◆ **Try it**
Among the entries, which lines carry the string "family"? Copy each of them.

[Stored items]
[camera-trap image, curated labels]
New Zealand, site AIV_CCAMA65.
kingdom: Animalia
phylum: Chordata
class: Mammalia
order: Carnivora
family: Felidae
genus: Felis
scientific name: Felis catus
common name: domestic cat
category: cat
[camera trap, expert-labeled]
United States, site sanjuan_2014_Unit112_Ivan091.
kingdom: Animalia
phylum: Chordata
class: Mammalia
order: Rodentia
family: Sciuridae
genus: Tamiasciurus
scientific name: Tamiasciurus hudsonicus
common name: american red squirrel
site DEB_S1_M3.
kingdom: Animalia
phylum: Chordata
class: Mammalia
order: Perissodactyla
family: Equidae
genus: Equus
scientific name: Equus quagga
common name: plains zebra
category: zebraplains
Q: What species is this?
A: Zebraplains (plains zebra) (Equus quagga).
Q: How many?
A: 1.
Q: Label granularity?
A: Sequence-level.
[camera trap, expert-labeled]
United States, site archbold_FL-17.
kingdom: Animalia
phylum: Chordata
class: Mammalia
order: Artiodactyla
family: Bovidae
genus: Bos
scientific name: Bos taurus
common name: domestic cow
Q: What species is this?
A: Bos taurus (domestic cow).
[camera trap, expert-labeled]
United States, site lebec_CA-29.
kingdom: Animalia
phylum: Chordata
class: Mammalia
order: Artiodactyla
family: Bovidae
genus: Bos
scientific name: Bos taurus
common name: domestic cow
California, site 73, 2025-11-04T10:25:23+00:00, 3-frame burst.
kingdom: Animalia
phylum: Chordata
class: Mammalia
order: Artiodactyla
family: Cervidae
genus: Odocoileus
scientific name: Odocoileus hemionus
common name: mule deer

◆ **Response for this exercise**
family: Felidae
family: Sciuridae
family: Equidae
family: Bovidae
family: Bovidae
family: Cervidae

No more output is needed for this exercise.